Foi o que sucedeu com Maria Oliveira, de 23 anos, de Alvaiázere, que repetiu por estes dias a viagem que tinha feito em setembro à Foz de Alge, para confirmar, ao vivo, o que já tinha visto em imagens.”Em quatro meses passou-se isto?”, questionou, repetindo não acreditar que “isto estivesse assim”, que o rio que então fotografou e no qual andou de canoa está muito mais vazio, que a paisagem circundante está menos verde.

O presidente do Clube Náutico de Figueiró dos Vinhos, António Dias, também falou em desolação. “É uma desilusão total, fartamo-nos de trabalhar para nada. O arranjo de uma plataforma para acostagem de embarcações, como aquela que tivemos de a desmembrar toda, é uma despesa enorme e um grande transtorno para o clube”, afirmou António Dias.

António Dias, que trabalhou para a EDP e que foi “criado no rio”, explicou que perante uma situação destas é “com grande mágoa” que vê tudo ficar da forma que está. “Nós que somos criados no rio ganhamos amor a tudo aquilo (…). As pessoas que lá vivem não podem usar o rio nem para tirar a água, a agricultura que bombeia água do rio e neste momento é impossível também pescar. E a seguir vêm os fogos e não há água sequer para os meios aéreos, em caso de incêndio, atuarem”, elencou, acrescentando também o impacto no turismo que “é péssimo”. É um “somatório de preocupações”, resumiu o presidente do Clube Náutico.

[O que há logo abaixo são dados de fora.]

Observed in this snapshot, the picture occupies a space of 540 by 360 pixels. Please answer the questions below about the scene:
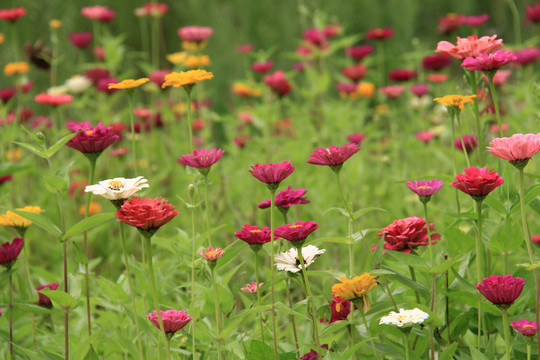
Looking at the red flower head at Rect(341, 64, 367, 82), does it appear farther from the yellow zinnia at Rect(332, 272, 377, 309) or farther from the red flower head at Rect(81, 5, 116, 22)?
the yellow zinnia at Rect(332, 272, 377, 309)

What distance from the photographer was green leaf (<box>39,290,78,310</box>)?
3.07 feet

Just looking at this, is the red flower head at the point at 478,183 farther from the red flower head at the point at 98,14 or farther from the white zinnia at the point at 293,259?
the red flower head at the point at 98,14

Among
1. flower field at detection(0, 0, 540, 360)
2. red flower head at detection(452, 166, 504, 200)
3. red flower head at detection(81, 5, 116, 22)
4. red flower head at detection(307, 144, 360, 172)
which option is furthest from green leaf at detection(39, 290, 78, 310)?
red flower head at detection(81, 5, 116, 22)

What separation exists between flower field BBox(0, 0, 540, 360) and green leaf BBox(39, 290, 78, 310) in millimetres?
17

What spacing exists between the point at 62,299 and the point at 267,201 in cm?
33

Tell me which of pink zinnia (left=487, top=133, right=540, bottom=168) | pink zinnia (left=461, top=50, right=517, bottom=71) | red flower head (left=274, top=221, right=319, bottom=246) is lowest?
red flower head (left=274, top=221, right=319, bottom=246)

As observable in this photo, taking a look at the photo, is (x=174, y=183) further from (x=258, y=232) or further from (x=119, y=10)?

Fonte da Câmara de Figueiró dos Vinhos expressou à Lusa preocupação face à falta de água no rio Zêzere, lembrou os impactos que a situação pode vir a ter no turismo no concelho e manifestou satisfação pelo anúncio do Governo de que a Barragem de Castelo de Bode deixará de produzir energia elétrica.

Figueiró dos Vinhos é um dos municípios abrangidos pela albufeira de Castelo de Bode. O Governo restringiu na terça-feira o uso de várias barragens para produção de eletricidade e para rega agrícola devido à seca em Portugal continental. Para já, há quatro barragens cuja água só será usada para produzir eletricidade cerca de duas horas por semana, garantindo “valores mínimos para a manutenção do sistema: Alto Lindoso e Touvedo, no distrito de Viana do Castelo, Cabril (Castelo Branco/Leiria) e Castelo de Bode (Santarém).